→ **Exercise A**: Decide whether each statement below agrees with the passage on professional cycling, answering yes or no and quoting the deciding words from it: (i) Cancellara's biggest win in 2011 was the E3 Prijs Vlaanderen; (ii) the United States now has four world-class stage races; (iii) Nick Nuyens and Johan Van Summeren won Monuments in 2011.

→ **Passage given**:
[BEGIN]

Fabian Cancellara – It says a lot about Radio Shack-Nissan’s Fabian Cancellara that 2011 was considered a “down year” for the Swiss star. After all, it’s gotta be tough for anyone to follow-up a season in which he won the Tour of Flanders, Paris-Roubaix, several grand tour stages, and a World Time Trial Championship. But despite only winning six races (the biggest of which was the E3 Prijs Vlaanderen semi-classic), Cancellara was an overwhelming force in just about every race he entered—even if he didn’t always win. Look for Cancellara’s “mortal” 2011 to be followed by an “immortal” 2012, as less pressure, an improved team, and—perhaps most importantly—better team management will enable the Swiss Champion to dominate once more.
Belgium – Belgian cyclists enjoyed a succesful 2011; look for more of the same in 2012. But while we can expect men like Gilbert, Boonen, Van Avermaet, and Van den Broeck to dominate the headlines, watch for less-heralded (but no less talented) men such Maxime Monfort, Jan Bakelants, Thomas DeGendt, Jens Keukelaire, and Sep Van Maercke to earn their fair share of praise—and victories. Throw-in talented wild cards like 2011 Monument-winners Nick Nuyens and Johan Van Summeren, and there’s little reason to believe we won’t be hearing more of the Brabançonne (the Belgian National Anthem) at podium ceremonies all over the world.
American Stage Races – With the Amgen Tour of California, the Tour of Utah, and the USA Pro Cycling Challenge, the United States now boasts three world-class stage races, events that look certain to attract the world’s best teams and riders for years to come. An even better trend: American athletes are rising to the challenge and not allowing themselves be bullied by their international colleagues. And while 2011 saw two of America’s oldest professionals—Chris Horner and Levi Leipheimer—dividing the palmares among themselves, there’s good reason to believe that 2012 will see the next generation of American stars—riders like Van Garderen and Garmin-Barracuda’s Andrew Talansky—mount their own challenges as well. After all, if the sport is to thrive in the Post-Armstrong era, America needs great events and great riders to make it happen.

[END]

→ **Material for this task**:
[BEGIN]

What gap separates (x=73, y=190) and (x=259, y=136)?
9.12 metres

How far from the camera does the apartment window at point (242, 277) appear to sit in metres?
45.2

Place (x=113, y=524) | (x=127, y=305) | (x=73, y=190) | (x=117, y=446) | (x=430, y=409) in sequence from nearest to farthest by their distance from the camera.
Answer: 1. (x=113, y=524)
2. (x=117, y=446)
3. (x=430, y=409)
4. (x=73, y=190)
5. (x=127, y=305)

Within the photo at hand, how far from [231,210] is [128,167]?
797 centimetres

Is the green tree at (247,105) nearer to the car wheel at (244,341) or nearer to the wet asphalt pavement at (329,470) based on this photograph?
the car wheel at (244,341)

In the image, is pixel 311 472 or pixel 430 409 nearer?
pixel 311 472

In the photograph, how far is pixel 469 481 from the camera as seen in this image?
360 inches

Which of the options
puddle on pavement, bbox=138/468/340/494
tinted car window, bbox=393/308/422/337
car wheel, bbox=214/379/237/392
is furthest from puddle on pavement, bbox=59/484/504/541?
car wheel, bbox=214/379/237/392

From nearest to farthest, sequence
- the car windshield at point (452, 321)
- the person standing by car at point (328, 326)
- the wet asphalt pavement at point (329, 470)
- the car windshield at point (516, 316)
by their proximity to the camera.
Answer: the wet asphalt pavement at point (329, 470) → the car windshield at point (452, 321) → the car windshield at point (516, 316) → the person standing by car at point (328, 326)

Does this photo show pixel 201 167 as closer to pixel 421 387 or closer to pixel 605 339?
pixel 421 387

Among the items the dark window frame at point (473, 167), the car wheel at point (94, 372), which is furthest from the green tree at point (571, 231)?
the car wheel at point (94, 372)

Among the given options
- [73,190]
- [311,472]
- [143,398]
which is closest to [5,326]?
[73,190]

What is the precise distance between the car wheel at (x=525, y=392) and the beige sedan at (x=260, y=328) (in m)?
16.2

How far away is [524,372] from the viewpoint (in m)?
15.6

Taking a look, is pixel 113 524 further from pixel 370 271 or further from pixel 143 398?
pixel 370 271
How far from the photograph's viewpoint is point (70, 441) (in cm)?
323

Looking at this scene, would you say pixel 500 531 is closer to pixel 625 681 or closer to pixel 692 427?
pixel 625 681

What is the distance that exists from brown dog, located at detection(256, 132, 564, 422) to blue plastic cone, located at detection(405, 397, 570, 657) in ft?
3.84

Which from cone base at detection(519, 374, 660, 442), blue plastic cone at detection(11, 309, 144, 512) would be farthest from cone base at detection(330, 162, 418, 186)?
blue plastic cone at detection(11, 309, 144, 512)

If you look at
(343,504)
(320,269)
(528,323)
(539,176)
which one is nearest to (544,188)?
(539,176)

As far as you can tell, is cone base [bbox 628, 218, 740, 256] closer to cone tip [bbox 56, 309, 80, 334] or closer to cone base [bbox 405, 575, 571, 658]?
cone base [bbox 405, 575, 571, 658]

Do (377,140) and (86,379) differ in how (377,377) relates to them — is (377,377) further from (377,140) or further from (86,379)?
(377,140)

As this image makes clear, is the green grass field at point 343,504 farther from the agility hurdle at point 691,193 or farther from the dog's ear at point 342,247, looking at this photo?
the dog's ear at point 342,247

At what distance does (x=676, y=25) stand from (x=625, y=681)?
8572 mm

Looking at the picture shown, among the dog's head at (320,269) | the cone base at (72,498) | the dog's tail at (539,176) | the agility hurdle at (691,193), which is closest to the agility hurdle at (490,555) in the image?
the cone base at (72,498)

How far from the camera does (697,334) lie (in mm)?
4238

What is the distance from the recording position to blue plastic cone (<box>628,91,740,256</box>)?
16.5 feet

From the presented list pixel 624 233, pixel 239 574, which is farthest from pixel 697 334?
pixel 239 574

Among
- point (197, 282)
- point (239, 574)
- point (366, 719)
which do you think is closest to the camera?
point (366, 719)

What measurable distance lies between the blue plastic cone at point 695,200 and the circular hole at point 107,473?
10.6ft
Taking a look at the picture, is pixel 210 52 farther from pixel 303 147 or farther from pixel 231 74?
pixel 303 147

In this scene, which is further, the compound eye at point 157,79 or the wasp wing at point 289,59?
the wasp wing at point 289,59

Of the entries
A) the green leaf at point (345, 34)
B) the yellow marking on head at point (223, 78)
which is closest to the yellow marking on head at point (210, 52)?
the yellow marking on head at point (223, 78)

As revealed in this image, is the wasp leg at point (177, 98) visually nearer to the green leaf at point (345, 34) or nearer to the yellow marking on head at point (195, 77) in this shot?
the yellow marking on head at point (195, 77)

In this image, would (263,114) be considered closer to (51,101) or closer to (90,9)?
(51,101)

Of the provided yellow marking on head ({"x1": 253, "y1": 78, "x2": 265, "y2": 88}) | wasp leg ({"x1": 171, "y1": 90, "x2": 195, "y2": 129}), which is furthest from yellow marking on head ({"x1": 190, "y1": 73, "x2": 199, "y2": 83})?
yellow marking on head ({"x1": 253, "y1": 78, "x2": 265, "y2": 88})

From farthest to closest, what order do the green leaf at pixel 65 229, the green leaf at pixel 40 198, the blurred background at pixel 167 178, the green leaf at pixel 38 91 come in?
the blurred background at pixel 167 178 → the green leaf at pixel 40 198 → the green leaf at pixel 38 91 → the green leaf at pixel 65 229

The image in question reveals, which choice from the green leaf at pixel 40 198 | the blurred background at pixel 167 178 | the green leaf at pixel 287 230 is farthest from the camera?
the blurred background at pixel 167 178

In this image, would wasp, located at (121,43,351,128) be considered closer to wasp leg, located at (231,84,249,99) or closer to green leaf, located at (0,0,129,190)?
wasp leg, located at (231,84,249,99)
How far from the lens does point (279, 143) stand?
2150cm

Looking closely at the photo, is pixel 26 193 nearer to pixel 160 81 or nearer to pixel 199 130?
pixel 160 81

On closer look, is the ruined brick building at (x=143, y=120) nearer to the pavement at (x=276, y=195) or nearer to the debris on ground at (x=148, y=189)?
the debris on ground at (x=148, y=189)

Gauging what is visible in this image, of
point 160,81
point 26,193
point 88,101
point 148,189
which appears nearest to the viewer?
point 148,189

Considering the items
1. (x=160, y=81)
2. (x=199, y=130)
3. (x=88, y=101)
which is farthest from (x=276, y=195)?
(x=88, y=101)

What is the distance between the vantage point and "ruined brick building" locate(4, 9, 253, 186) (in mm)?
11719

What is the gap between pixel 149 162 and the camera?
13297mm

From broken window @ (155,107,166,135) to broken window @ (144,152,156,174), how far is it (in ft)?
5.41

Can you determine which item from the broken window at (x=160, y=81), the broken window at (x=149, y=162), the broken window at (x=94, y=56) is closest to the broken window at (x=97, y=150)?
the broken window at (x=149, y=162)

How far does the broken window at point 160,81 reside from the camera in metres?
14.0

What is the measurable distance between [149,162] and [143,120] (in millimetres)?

[END]

→ **Exercise B**: Gather every line of the records above that contains the word "hurdle".

→ **Problem solution A**:
(i) Yes: "the biggest of which was the E3 Prijs Vlaanderen semi-classic"
(ii) No: "the United States now boasts three world-class stage races"
(iii) Yes: "2011 Monument-winners Nick Nuyens and Johan Van Summeren"

→ **Problem solution B**:
As this image makes clear, is the green grass field at point 343,504 farther from the agility hurdle at point 691,193 or farther from the dog's ear at point 342,247, looking at this photo?
Looking at the picture shown, among the dog's head at (320,269) | the cone base at (72,498) | the dog's tail at (539,176) | the agility hurdle at (691,193), which is closest to the agility hurdle at (490,555) in the image?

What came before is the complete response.